Excerpt:
————————

I was amazed as one-by-one she filled our plates with only those items we had ordered.

Instead of the communal “Try some of this” or “I’ll have some of that” which I expected, the rule here was different. You get what you order. And only what you order.

I sat looking at the mound of watery chop suey on my plate in dismay and said, "Would anyone like to try my chop suey?"

"No," said Becky.

The offended tone with which she said this made rule number 2 clear: Eating something that came from someone elses’s cardboard container was somehow disgusting.

To show there was no hard feelings Becky asked, "Something to drink?"

I said, "Yes please."

She stood up, fetched four tall glasses and four cans of Coke from the refrigerator. What, no sake? No beer? I know a lot of people like to drink Coke with Chinese food. Including Chinese people. But you have to actually like coke for that to work. I don't.

Apparently, neither did Sammy. He said, "I wanna ginger ale".

She hissed," Always you want something different."

I thought about asking for water, decided against it, and began to eat my chop suey and sip Coke.

Sammy, sitting opposite me, picked up one of his spareribs and gnawed on it and when he'd stripped it to the bone, tossed it on his wife's plate. She glanced at him malevolently and then pushed it to one side. She didn't say a word.

I looked at my husband, but he had retreated into his sweet and sour chicken balls.

I said, "Um, so do you play much golf?"

Wrong question. That evoked 5 minutes of tit-for-tat between Sammy and Becky over whose fault it was that they didn't play golf anymore.

After that there was silence, except for the drone of TV golf.

My husband finally pushed back his chair and announced that he was going into the other room to watch TV, and my father in-law followed suit, leaving Becky and I to clean up the relentlessly white kitchen.

————————

Web page caption snippets:

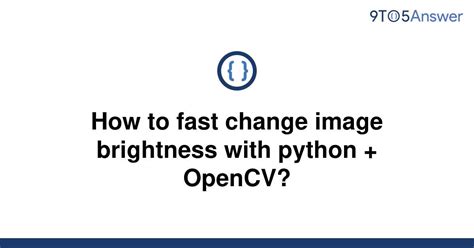th 163 - Quickly Adjust Image Brightness with Python and Opencv.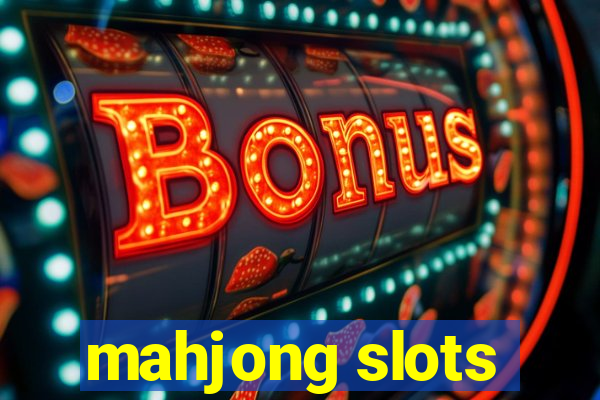 mahjong slots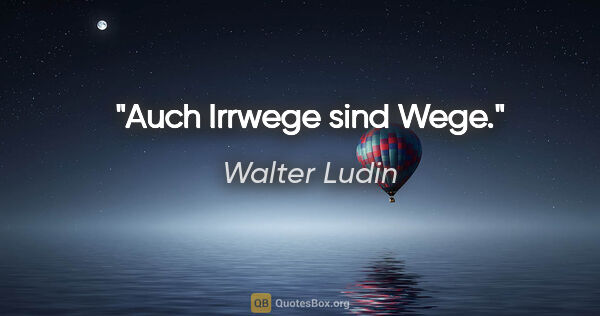 Walter Ludin Zitat: "Auch Irrwege sind Wege."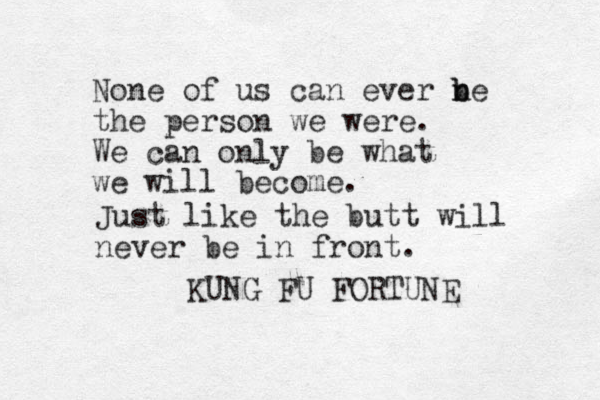 None of us can ever n b be the person we were. We can only be what we will become. KUNG FU FORTUNE Just like the butt will never be in front. 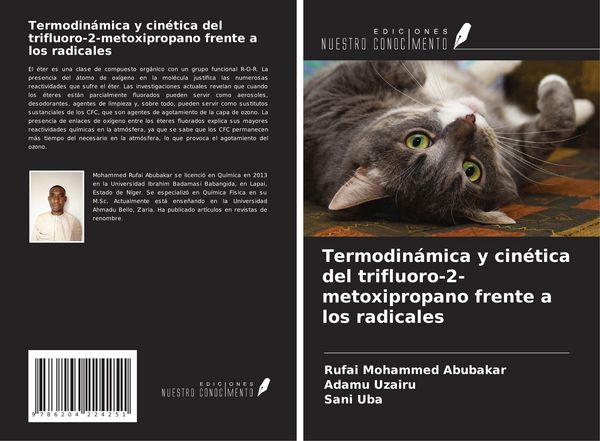 Produktbild: Termodin&aacute;mica y cin&eacute;tica del trifluoro-2-metoxipropano frente a los radicales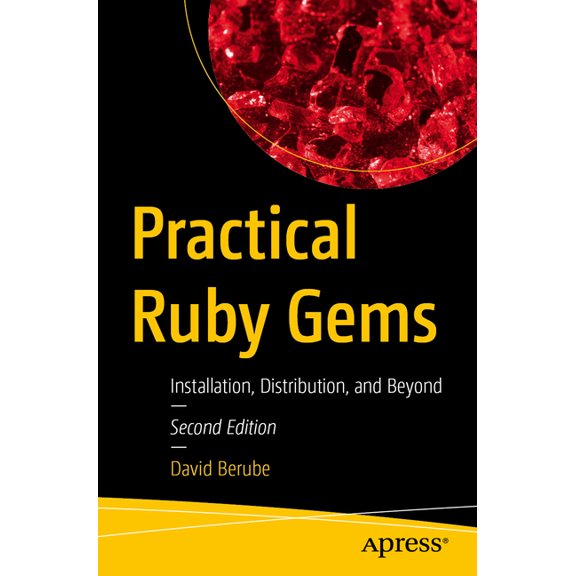 Practical Ruby Gems: Installation, Distribution, and Beyond, (Paperback)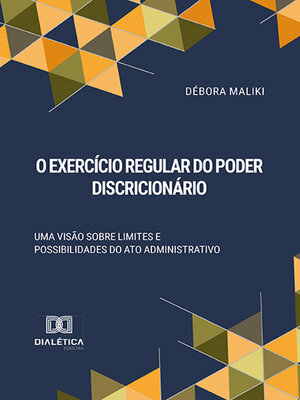 cover image of O Exercício Regular do Poder Discricionário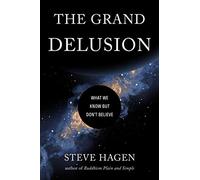The Grand Delusion: What We Know But Don't Believe - Paperback / softback NEW Ha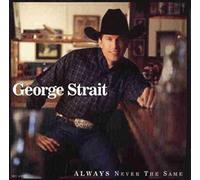 Strait,George - Always Never The Same [Import]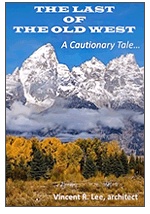 The Last of the Old West: A Cautionary Tale...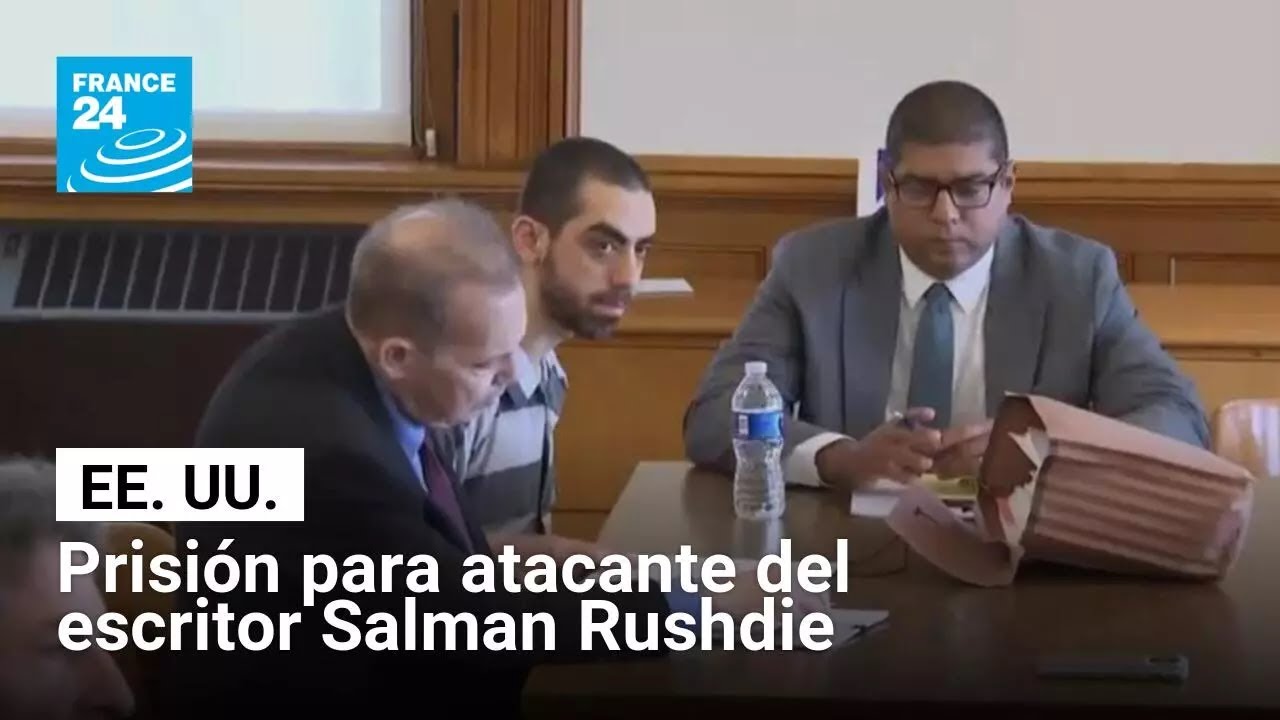 Condenan a 25 años de prisión al atacante del escritor Salman Rushdie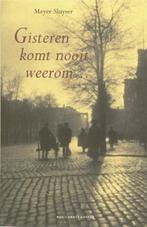 Gisteren komt nooit weerom... | 9789059371873 | SLUYSER, M., Boeken, Zo goed als nieuw, SLUYSER, M.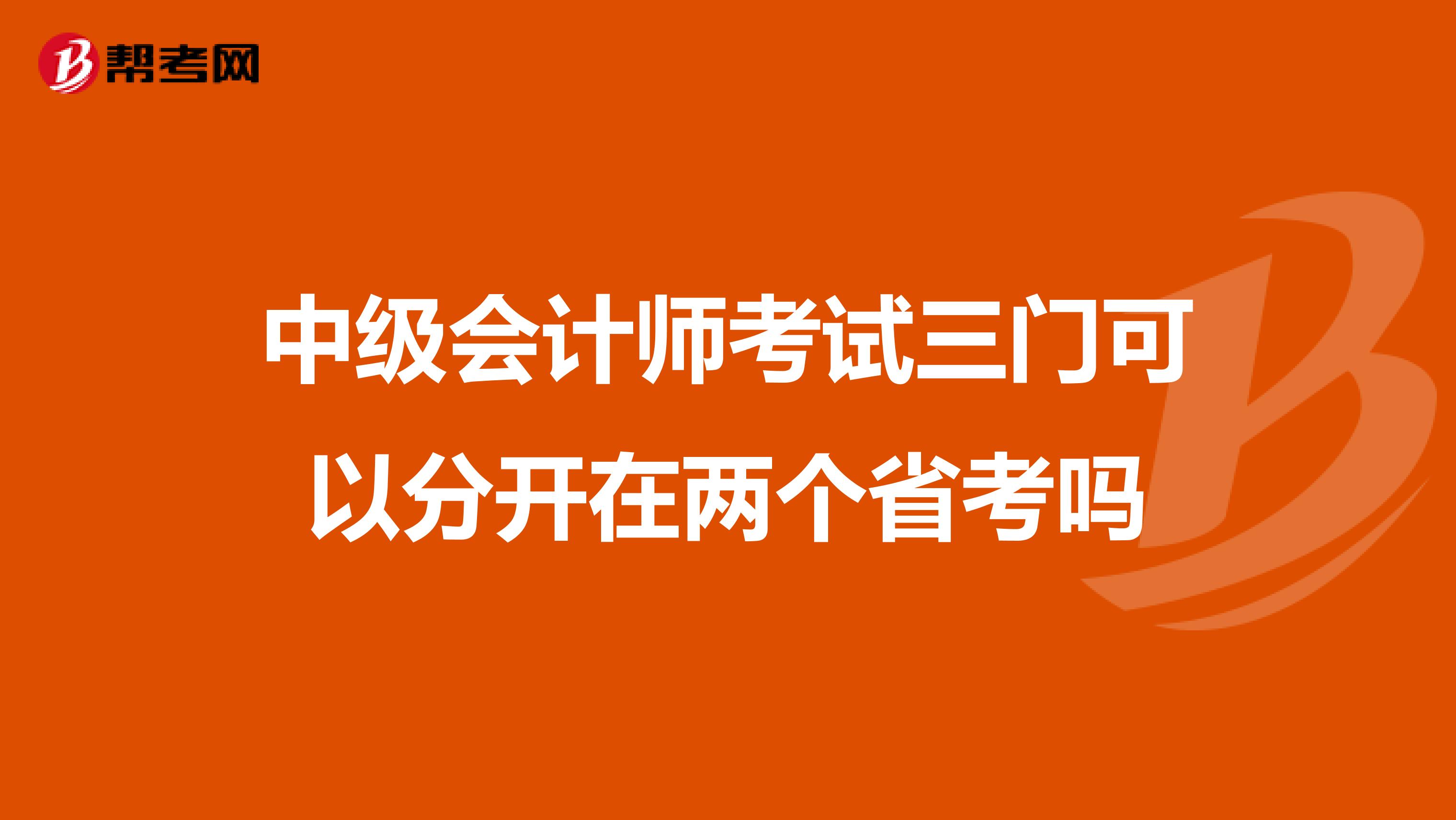 中級會計師考試三門可以分開在兩個省考嗎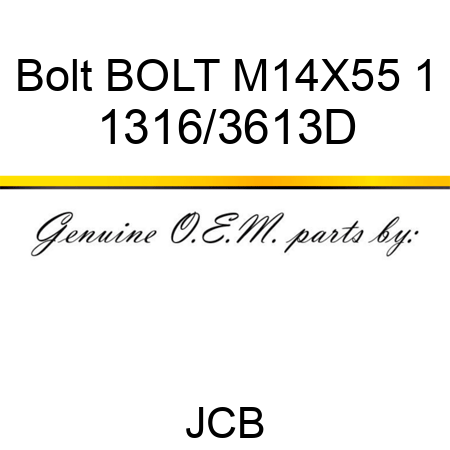 Bolt BOLT M14X55 1 1316/3613D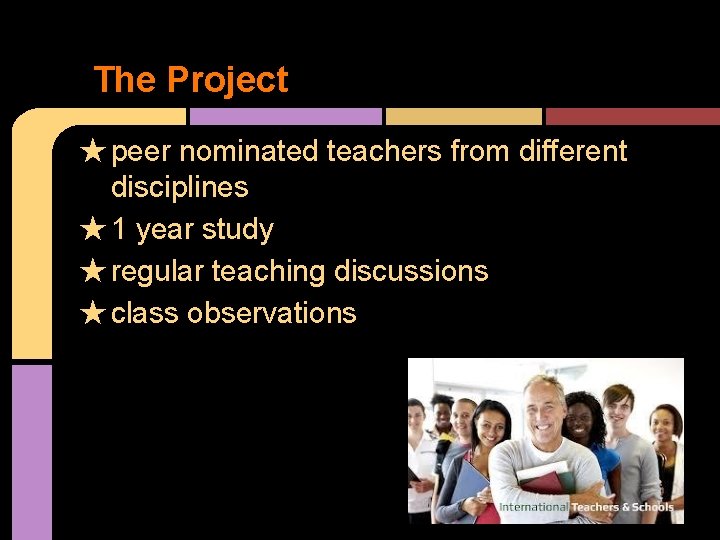 The Project ★ peer nominated teachers from different disciplines ★ 1 year study ★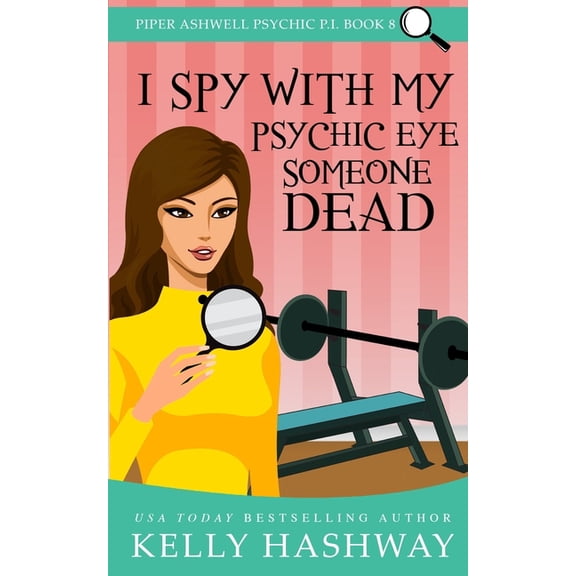 Piper Ashwell Psychic P.I.: I Spy With My Psychic Eye Someone Dead (Series #8) (Paperback)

————————

Task requirements:
Answer these questions using the excerpt about the family dinner:
(a) What did Becky take from the refrigerator along with four tall glasses?
(b) What did Sammy toss onto his wife's plate?
(c) How long did the back-and-forth between Sammy and Becky over golf last?
The entries have no role in this work.

Answer to the problem:
(a) Four cans of Coke.
(b) A sparerib he had stripped to the bone.
(c) 5 minutes.